Finland shifts to the right in election. Conservatives may join government after 20 years on outside

Finland's conservatives have emerged from general elections with their first chance in two decades to participate in the government. Ilkka Suominen, leader of the conservative National Coalition Party - which picked up nine new seats in the two-day elections - told reporters, ``They can't keep us out of government now.''

Political commentators said yesterday the election results showed a significant swing from the left and said a center-right coalition is set to oust Social Democratic Prime Minister Kalevi Sorsa.

The conservatives previously have been kept out of office mainly because of the delicate relations between Finland and the Soviet Union, its giant neighbor and key trading partner.

But the party has shifted toward the political center, and political commentators said Finnish foreign policy would remian unchanged even with the conservatives now in the government.

Politicians have refused to exclude the possibility of a grand coalition of Social Democrats, Centrists, and conservatives, but the commentators said any such cabinet was almost unheard of and would be short-lived.

They said a coalition of the Center Party of Foreign Minister Paavo V"ayrynen and the conservatives was more likely, with Mr.
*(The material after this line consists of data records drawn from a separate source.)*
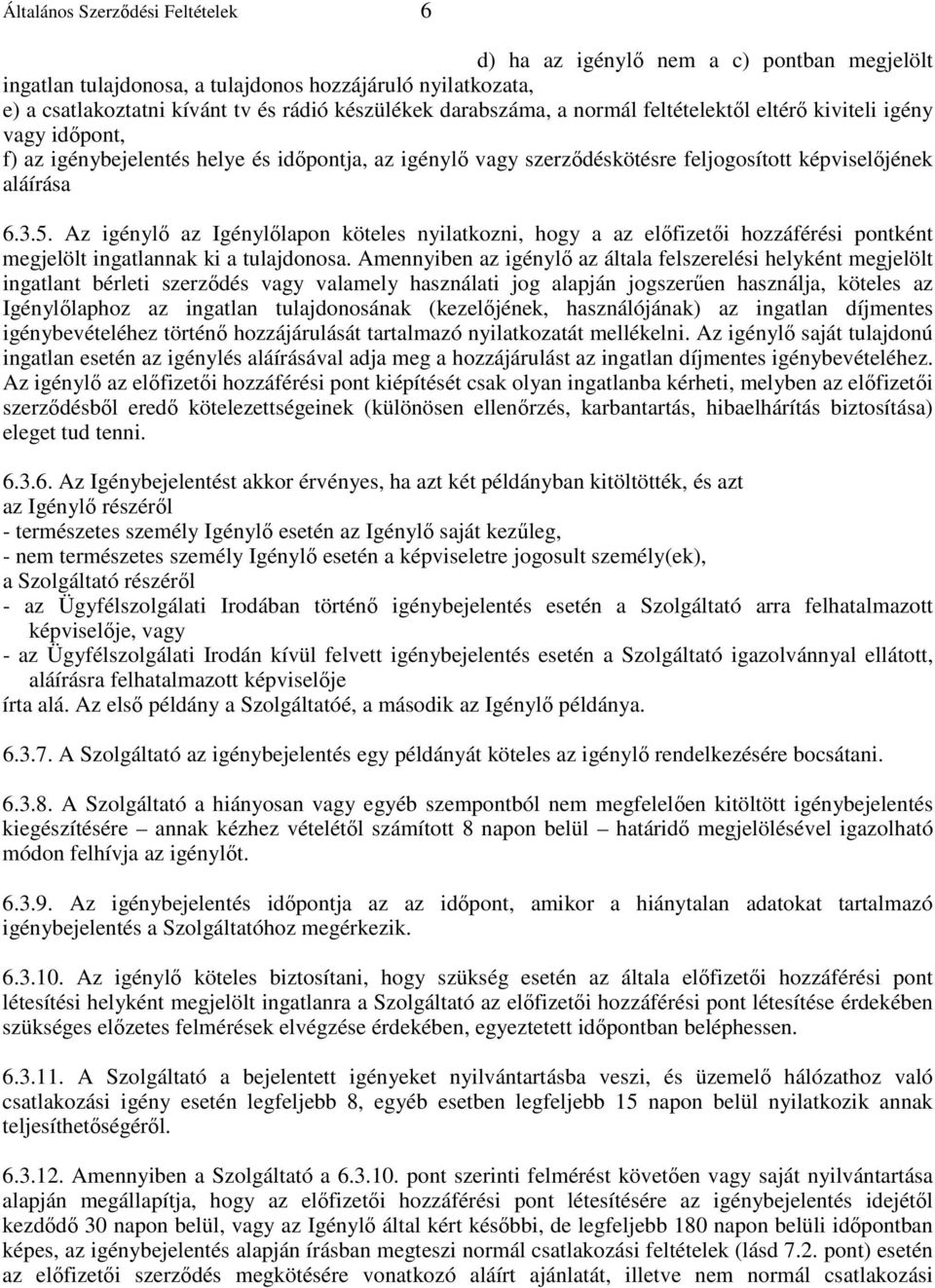 Általános Szerződési Feltételek 6

d) ha az igénylő nem a c) pontban megjelölt ingatlan tulajdonosa, a tulajdonos hozzájáruló nyilatkozata,
e) a csatlakoztatni kívánt tv és rádió készülékek darabszáma, a normál feltételektől eltérő kiviteli igény vagy időpont,
f) az igénybejelentés helye és időpontja, az igénylő vagy szerződéskötésre feljogosított képviselőjének aláírása

6.3.5. Az igénylő az Igénylőlapon köteles nyilatkozni, hogy a az előfizetői hozzáférési pontként megjelölt ingatlannak ki a tulajdonosa. Amennyiben az igénylő az általa felszerelési helyként megjelölt ingatlant bérleti szerződés vagy valamely használati jog alapján jogszerűen használja, köteles az Igénylőlaphoz az ingatlan tulajdonosának (kezelőjének, használójának) az ingatlan díjmentes igénybevételéhez történő hozzájárulását tartalmazó nyilatkozatát mellékelni. Az igénylő saját tulajdonú ingatlan esetén az igénylés aláírásával adja meg a hozzájárulást az ingatlan díjmentes igénybevételéhez. Az igénylő az előfizetői hozzáférési pont kiépítését csak olyan ingatlanba kérheti, melyben az előfizetői szerződésből eredő kötelezettségeinek (különösen ellenőrzés, karbantartás, hibaelhárítás biztosítása) eleget tud tenni.

6.3.6. Az Igénybejelentést akkor érvényes, ha azt két példányban kitöltötték, és azt az Igénylő részéről
- természetes személy Igénylő esetén az Igénylő saját kezűleg,
- nem természetes személy Igénylő esetén a képviseletre jogosult személy(ek),
a Szolgáltató részéről
- az Ügyfélszolgálati Irodában történő igénybejelentés esetén a Szolgáltató arra felhatalmazott képviselője, vagy
- az Ügyfélszolgálati Irodán kívül felvett igénybejelentés esetén a Szolgáltató igazolvánnyal ellátott, aláírásra felhatalmazott képviselője
írta alá. Az első példány a Szolgáltatóé, a második az Igénylő példánya.

6.3.7. A Szolgáltató az igénybejelentés egy példányát köteles az igénylő rendelkezésére bocsátani.

6.3.8. A Szolgáltató a hiányosan vagy egyéb szempontból nem megfelelően kitöltött igénybejelentés kiegészítésére – annak kézhez vételétől számított 8 napon belül – határidő megjelölésével igazolható módon felhívja az igénylőt.

6.3.9. Az igénybejelentés időpontja az az időpont, amikor a hiánytalan adatokat tartalmazó igénybejelentés a Szolgáltatóhoz megérkezik.

6.3.10. Az igénylő köteles biztosítani, hogy szükség esetén az általa előfizetői hozzáférési pont létesítési helyként megjelölt ingatlanra a Szolgáltató az előfizetői hozzáférési pont létesítése érdekében szükséges előzetes felmérések elvégzése érdekében, egyeztetett időpontban beléphessen.

6.3.11. A Szolgáltató a bejelentett igényeket nyilvántartásba veszi, és üzemelő hálózathoz való csatlakozási igény esetén legfeljebb 8, egyéb esetben legfeljebb 15 napon belül nyilatkozik annak teljesíthetőségéről.

6.3.12. Amennyiben a Szolgáltató a 6.3.10. pont szerinti felmérést követően vagy saját nyilvántartása alapján megállapítja, hogy az előfizetői hozzáférési pont létesítésére az igénybejelentés idejétől kezdődő 30 napon belül, vagy az Igénylő által kért későbbi, de legfeljebb 180 napon belüli időpontban képes, az igénybejelentés alapján írásban megteszi normál csatlakozási feltételek (lásd 7.2. pont) esetén az előfizetői szerződés megkötésére vonatkozó aláírt ajánlatát, illetve nem normál csatlakozási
V"ayrynen as prime minister.

The Social Democrats remain Finland's biggest party, with 56 seats, while the conservatives now have 53 and V"ayrynen's Center Party won three more seats to bring it to 40 in Parliament.

The environmentalist Greens failed to live up to pre-election opinion polls, which predicted they would add 10 seats to the two they already held. The Greens added just two seats to their tally.

The Greens had been hoping to ride a wave of popular reaction against the nuclear disaster at the Chernobyl power station in the neighboring Soviet Union. One apparent result of the Chernobyl disaster was that Interior Minister Kaisa Raatikainen, a Social Democrat, lost her seat.

She faced a storm of criticism for failing to inform the public at an early stage of the gravity of the April 1986 disaster, when Finland received massive quantities of wind-borne radiation.

Finland's once-powerful Communists, split since 1986 into quarreling pro-Moscow hard-liners and ``Eurocommunist'' factions, suffered a drop in support, with hard-liners losing 6 of their 10 seats. The Eurocommunists lost 1 of their 17 seats. Some 63 women were elected, giving Finland one of the highest proportions of women in any European parliament.